> [Excerpt to read]:
--------
Nowadays, silver nanostructures are of great interest for many applications of photonics due to their unique optical, non-linear and electrical properties. Silver clusters (SCs) in glass well-known to possess intense and broadband luminescence in the visible. Glasses with luminescent SCs were proposed to be used as phosphors for white LEDs, down-shifting glasses for solar cells and optical data storage media. On the other hand, well-known rare earth ions are characterized by narrow and weak absorption bands. Energy transfer from SCs can be used for improving characteristics of optical glasses doped with rare earth ions.

Glasses based on the Na2O–Al2O3–ZnO–SiO2–F system doped with Sb2O3 (0.002% mol.) and Eu2O3 (0-0.5% mol.) were synthesized. Silver ions were incorporated into the glass by ion exchange (IE) diffusion. In order to form SCs the ion-exchanged samples were heat-treated at temperatures in the range of 350-500°C. In this work we presents results on study of influence ion-exchange duration, heat treatment temperature and duration on the energy transfer from SCs to Eu3+ ions.
--------
> [Provided data]:
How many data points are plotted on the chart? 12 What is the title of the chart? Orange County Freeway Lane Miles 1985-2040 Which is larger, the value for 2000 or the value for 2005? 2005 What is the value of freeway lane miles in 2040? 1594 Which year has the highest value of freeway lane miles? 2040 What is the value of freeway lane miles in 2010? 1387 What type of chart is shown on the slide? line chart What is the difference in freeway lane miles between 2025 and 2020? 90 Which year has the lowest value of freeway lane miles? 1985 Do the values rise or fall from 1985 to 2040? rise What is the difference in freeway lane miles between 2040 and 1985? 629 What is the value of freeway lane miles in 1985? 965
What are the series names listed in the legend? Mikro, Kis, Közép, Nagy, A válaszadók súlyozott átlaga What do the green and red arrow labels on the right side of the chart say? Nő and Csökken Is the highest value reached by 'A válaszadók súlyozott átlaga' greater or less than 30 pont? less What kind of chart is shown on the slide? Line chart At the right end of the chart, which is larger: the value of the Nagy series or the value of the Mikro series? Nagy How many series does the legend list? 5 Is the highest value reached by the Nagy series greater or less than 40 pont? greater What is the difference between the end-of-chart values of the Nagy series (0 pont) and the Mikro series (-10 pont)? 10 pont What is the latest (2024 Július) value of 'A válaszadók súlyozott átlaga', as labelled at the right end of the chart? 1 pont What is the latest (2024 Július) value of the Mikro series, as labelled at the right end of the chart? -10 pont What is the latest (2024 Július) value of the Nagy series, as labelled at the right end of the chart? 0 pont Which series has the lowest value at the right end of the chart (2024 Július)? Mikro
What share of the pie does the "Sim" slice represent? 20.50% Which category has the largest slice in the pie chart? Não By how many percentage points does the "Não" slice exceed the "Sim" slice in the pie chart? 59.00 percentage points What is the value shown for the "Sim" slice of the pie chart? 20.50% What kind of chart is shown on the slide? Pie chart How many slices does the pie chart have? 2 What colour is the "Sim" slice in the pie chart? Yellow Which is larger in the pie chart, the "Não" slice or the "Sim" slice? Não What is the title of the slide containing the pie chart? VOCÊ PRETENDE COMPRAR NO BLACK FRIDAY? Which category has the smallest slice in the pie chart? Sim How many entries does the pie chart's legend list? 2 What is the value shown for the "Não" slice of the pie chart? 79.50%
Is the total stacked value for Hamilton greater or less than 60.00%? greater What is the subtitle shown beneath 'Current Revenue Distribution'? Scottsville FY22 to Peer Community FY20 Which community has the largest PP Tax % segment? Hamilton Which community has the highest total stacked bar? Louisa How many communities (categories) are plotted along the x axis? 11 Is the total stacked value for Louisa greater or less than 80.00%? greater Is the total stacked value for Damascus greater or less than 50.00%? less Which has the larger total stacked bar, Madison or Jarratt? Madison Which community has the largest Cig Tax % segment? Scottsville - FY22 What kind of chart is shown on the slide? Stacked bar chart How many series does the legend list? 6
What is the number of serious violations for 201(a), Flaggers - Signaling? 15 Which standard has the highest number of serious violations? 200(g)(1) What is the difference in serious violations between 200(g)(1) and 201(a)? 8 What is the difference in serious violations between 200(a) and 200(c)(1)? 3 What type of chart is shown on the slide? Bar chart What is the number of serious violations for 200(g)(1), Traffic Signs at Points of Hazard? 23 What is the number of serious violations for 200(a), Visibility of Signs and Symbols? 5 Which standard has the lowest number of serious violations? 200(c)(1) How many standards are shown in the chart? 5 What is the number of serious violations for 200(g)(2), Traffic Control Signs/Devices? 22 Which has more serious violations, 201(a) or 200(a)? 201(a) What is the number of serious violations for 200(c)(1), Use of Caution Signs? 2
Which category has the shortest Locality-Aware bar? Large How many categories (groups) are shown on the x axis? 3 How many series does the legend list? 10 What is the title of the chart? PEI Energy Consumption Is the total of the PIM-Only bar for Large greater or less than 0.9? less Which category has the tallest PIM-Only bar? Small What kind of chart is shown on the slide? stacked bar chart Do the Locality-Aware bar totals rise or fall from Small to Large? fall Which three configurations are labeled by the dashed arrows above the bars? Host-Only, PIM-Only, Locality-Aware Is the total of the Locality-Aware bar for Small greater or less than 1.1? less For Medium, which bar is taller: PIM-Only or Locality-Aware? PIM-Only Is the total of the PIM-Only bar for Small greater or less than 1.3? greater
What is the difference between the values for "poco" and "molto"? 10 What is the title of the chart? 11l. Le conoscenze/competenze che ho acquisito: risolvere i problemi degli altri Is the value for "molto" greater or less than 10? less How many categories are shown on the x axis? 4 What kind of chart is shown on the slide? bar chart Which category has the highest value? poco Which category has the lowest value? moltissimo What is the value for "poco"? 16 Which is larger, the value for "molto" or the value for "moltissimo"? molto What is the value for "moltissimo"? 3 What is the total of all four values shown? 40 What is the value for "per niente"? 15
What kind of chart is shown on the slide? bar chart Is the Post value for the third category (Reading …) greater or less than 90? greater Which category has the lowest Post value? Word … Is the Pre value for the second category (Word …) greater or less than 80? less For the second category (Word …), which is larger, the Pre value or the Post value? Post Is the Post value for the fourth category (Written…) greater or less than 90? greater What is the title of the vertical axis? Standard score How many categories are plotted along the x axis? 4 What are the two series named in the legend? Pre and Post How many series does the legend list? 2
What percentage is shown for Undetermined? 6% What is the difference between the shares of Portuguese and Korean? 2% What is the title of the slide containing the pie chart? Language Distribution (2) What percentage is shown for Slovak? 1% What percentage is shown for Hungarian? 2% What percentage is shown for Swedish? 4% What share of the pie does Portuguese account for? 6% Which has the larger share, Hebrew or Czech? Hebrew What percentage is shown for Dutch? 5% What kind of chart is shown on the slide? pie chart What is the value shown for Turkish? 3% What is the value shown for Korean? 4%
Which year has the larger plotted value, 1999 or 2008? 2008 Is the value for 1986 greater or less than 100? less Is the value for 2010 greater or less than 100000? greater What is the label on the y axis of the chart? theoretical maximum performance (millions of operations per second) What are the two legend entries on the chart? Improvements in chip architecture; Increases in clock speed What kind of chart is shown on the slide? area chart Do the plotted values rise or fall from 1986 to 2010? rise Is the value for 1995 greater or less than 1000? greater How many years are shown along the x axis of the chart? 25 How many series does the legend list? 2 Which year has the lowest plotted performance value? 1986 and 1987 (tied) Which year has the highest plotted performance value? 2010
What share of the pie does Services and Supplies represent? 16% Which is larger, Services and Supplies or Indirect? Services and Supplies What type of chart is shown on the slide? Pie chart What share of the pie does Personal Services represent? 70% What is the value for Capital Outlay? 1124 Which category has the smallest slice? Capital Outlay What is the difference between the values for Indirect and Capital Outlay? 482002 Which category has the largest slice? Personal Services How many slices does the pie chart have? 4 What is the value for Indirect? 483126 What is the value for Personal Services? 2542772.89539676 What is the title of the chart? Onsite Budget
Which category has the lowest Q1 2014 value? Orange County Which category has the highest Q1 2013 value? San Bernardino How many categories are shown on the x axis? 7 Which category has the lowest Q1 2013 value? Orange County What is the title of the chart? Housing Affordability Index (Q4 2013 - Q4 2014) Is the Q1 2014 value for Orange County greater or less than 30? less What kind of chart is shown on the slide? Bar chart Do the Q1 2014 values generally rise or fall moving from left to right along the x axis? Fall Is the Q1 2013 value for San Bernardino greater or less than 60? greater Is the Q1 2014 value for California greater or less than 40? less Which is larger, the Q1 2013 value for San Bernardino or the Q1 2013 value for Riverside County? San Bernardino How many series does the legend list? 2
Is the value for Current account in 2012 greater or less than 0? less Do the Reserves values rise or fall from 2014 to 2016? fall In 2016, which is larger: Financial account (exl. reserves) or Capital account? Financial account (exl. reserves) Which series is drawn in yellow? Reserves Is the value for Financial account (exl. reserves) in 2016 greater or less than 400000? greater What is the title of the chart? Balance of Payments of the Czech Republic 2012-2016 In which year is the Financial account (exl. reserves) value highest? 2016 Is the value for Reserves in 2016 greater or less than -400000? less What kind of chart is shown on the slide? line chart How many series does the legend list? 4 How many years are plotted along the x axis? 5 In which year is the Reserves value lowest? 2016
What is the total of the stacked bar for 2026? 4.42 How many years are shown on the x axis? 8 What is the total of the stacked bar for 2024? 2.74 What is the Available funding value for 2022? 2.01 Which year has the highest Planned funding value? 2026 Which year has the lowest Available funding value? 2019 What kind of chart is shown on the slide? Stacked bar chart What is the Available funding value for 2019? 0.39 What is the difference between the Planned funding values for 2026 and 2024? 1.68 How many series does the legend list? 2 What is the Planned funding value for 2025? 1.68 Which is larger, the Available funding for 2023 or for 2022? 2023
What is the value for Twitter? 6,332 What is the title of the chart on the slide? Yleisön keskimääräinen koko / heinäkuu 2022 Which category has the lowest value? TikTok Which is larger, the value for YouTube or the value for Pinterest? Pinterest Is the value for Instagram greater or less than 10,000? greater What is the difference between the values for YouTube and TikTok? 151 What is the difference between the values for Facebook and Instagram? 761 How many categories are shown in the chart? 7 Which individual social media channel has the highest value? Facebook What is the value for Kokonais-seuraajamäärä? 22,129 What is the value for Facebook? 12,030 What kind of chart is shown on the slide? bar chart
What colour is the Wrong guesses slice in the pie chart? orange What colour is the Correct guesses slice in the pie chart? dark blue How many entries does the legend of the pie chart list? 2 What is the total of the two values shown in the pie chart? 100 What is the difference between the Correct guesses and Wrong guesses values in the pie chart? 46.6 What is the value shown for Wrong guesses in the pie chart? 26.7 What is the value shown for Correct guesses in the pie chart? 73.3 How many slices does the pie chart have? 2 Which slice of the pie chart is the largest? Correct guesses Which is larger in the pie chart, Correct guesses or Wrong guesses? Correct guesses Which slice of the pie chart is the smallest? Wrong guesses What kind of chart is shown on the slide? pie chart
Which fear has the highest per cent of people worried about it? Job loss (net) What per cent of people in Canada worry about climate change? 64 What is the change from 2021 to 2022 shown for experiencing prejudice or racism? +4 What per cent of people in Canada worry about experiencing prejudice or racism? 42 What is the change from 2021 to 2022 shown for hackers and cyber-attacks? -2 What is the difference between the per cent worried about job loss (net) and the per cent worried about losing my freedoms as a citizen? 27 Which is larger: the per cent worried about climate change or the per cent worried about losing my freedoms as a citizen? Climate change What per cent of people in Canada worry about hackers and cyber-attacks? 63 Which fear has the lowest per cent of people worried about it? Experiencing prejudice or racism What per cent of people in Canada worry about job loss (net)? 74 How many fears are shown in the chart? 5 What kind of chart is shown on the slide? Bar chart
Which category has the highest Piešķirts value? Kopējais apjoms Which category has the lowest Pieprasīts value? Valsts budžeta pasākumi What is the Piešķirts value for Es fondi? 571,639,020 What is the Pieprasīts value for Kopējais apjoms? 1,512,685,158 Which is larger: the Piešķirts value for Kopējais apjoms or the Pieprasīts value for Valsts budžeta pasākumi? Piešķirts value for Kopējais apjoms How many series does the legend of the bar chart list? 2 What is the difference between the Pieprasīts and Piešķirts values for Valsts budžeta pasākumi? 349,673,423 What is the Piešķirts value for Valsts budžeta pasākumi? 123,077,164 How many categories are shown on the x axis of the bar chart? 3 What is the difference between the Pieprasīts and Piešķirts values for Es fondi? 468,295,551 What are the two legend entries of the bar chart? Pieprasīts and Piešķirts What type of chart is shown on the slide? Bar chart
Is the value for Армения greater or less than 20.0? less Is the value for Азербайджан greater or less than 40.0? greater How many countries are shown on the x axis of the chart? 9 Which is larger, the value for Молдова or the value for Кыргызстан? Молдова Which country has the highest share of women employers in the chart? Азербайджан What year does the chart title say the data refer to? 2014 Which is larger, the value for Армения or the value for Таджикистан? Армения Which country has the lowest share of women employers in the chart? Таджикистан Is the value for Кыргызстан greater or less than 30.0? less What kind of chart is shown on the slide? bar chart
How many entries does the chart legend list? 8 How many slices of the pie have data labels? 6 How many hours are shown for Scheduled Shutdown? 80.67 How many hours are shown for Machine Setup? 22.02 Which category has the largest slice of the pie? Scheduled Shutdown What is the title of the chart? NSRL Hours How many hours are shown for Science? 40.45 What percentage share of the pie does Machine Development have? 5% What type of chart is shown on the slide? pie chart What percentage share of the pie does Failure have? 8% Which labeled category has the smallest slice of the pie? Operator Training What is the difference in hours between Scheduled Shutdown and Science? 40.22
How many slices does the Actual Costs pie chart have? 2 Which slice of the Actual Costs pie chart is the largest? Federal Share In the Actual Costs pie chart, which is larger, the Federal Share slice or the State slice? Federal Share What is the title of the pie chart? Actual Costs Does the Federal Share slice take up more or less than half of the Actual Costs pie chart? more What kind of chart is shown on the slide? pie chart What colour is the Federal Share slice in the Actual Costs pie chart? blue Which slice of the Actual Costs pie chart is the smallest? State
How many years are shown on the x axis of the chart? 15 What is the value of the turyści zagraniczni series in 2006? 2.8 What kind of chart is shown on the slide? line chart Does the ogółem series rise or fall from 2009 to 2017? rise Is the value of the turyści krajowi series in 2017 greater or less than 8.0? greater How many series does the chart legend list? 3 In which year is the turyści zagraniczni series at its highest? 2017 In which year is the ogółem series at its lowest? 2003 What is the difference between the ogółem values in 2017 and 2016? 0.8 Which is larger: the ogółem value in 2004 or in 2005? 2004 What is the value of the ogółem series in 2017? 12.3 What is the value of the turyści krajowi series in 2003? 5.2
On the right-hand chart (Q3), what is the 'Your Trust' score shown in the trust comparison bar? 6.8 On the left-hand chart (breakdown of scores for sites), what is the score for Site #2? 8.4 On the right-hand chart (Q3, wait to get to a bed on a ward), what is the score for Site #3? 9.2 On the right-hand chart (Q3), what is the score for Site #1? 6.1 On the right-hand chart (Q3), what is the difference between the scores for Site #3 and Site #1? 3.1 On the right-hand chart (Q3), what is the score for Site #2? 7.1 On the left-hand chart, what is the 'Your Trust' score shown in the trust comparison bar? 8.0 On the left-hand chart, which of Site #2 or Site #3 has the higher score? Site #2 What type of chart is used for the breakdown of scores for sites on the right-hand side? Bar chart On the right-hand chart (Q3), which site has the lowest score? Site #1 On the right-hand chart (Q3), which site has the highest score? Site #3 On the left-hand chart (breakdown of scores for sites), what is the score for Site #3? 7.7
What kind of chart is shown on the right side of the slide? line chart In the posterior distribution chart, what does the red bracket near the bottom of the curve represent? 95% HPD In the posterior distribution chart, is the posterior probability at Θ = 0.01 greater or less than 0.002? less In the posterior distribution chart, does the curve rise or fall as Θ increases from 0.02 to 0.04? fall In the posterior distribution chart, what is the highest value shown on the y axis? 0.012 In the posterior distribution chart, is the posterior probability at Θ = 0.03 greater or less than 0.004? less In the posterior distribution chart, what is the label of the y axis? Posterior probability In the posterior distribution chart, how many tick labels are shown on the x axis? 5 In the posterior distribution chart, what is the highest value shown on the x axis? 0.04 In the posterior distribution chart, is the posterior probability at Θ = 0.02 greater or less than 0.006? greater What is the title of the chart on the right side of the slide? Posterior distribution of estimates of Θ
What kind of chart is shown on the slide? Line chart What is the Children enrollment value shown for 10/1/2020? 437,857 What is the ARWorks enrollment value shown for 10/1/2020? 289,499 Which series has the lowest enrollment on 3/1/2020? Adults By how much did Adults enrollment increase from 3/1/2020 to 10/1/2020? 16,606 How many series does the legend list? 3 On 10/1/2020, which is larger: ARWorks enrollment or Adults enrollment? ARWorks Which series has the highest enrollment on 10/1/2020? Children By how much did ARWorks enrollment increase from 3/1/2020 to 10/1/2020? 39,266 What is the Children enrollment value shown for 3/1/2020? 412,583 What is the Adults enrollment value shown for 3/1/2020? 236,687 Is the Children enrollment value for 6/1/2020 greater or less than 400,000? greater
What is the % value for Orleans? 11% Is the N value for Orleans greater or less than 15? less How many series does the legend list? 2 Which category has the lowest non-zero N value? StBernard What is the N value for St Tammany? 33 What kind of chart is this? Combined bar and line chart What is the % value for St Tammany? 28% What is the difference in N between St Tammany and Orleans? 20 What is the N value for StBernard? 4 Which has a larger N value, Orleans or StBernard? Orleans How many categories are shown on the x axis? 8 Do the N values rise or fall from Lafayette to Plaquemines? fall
--------
> [Exercise goal]: Pick up the passage on energy transfer from silver clusters to Eu3+ ions in glass after its final sentence and continue it.

> [Your response]:
As-prepared samples show no luminescence under UV excitation at 350 nm. Broadband and intense luminescence related to SCs are observed in the glass after the IE and subsequent heat treatment. Intensity of SCs luminescence, as well as Eu3+ ions emission, increases with rising the (HT) temperature from 350 to 450 °C. Moreover, intensity of the Eu3+ emission in the glasses after formation of SCs is much higher than that in the as-prepared glasses due to energy transfer from SCs to Eu3+ ions. Formation of silver nanoparticles, which are characterized by the surface plasmon resonance, in the ion-exchanged glass samples heat-treated at 500 °C results in luminescence quenching.

Thus, we observed effective energy transfer from SCs to Eu3+ ions in silver ion-exchanges aluminosilicate glass. The developed glass can be used as down-convertors for solar cells and phosphors for LEDs.

This work was supported by the Ministry of Education and Science of Russian Federation (Project 16.1651.2017/4.6).